(Part of a data file)
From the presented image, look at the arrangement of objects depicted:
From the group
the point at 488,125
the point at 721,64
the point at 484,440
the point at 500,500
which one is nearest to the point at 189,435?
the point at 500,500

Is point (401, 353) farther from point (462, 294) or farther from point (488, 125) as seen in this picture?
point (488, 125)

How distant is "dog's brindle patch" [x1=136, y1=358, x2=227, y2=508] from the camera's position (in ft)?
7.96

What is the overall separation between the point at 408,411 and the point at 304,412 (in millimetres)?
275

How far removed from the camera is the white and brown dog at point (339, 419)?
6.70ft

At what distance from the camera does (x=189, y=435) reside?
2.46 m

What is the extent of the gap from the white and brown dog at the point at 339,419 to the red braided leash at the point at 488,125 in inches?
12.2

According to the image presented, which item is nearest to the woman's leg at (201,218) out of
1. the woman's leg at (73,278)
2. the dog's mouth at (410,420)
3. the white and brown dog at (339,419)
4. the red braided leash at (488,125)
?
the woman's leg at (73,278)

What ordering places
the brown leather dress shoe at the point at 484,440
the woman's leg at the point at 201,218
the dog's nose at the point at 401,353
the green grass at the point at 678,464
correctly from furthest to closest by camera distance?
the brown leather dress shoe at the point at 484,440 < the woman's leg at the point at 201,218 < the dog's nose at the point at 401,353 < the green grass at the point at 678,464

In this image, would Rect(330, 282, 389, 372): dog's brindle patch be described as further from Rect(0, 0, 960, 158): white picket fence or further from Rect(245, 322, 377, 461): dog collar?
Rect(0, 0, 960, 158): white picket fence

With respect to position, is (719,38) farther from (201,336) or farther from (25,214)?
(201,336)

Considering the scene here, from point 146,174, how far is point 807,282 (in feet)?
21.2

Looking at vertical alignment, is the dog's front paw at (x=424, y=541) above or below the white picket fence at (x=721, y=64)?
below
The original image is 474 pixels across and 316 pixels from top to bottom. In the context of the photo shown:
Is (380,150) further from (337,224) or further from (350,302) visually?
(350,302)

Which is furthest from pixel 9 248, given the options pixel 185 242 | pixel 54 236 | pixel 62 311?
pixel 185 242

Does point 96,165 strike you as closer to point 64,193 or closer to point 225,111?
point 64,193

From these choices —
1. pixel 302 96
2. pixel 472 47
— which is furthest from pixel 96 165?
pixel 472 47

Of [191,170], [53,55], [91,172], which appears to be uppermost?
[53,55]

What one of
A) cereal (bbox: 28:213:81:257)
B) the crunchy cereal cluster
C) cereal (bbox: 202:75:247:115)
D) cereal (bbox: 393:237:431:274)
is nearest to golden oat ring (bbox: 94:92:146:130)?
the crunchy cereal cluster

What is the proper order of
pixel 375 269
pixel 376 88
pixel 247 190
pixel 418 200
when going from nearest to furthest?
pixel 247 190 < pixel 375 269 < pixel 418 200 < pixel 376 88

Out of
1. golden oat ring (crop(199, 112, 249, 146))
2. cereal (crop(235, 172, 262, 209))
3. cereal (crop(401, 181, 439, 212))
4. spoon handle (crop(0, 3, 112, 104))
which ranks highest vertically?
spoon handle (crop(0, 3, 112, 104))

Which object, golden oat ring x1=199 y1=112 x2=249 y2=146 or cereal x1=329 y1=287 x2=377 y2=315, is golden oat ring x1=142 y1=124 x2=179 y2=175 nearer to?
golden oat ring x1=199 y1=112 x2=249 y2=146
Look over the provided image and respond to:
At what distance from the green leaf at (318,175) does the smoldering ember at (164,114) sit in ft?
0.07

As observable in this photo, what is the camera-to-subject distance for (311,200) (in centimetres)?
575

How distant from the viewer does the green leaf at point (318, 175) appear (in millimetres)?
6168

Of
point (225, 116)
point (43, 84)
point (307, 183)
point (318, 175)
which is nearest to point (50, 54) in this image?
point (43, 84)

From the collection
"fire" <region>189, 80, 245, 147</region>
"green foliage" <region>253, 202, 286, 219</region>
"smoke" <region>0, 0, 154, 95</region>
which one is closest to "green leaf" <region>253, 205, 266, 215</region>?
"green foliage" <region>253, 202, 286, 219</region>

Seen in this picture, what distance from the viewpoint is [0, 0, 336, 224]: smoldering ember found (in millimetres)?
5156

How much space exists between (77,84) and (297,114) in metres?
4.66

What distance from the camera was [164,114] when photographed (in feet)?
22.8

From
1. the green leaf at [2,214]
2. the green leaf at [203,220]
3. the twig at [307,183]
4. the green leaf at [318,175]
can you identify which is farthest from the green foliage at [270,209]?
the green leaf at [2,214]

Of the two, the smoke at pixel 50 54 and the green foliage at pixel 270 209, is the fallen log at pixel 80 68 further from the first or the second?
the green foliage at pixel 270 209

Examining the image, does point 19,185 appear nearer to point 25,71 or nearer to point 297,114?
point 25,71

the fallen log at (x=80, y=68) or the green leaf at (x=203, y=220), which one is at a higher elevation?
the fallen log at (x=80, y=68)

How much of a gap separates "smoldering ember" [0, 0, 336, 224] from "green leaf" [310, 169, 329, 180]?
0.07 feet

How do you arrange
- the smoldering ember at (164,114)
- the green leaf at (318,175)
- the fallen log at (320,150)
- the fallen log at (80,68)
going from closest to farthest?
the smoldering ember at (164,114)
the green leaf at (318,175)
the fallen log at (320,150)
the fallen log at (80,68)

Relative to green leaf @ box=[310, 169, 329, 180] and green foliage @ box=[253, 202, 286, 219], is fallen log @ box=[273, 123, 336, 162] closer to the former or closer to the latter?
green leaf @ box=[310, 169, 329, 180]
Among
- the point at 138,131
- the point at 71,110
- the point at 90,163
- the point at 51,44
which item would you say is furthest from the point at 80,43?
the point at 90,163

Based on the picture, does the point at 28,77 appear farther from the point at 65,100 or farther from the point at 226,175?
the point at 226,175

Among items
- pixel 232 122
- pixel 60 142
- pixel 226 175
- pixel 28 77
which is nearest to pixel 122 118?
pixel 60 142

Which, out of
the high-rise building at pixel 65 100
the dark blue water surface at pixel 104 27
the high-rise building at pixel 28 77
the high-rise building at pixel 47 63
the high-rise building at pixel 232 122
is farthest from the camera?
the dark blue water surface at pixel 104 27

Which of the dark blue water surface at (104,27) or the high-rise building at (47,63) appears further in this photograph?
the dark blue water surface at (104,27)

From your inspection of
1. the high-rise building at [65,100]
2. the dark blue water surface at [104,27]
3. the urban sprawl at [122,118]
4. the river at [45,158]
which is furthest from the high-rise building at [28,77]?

:: THE EXERCISE ::
Render the part of the rows that begins with the line containing "From your inspection of" and runs through the end of the rows as a Markdown table with the columns No. and Line. Number each line in the No. column, put the line itself in the Line column, and omit blank lines.

:: FINISHED EXERCISE ::
| No. | Line |
|---|---|
| 1 | From your inspection of |
| 2 | 1. the high-rise building at [65,100] |
| 3 | 2. the dark blue water surface at [104,27] |
| 4 | 3. the urban sprawl at [122,118] |
| 5 | 4. the river at [45,158] |
| 6 | which is furthest from the high-rise building at [28,77]? |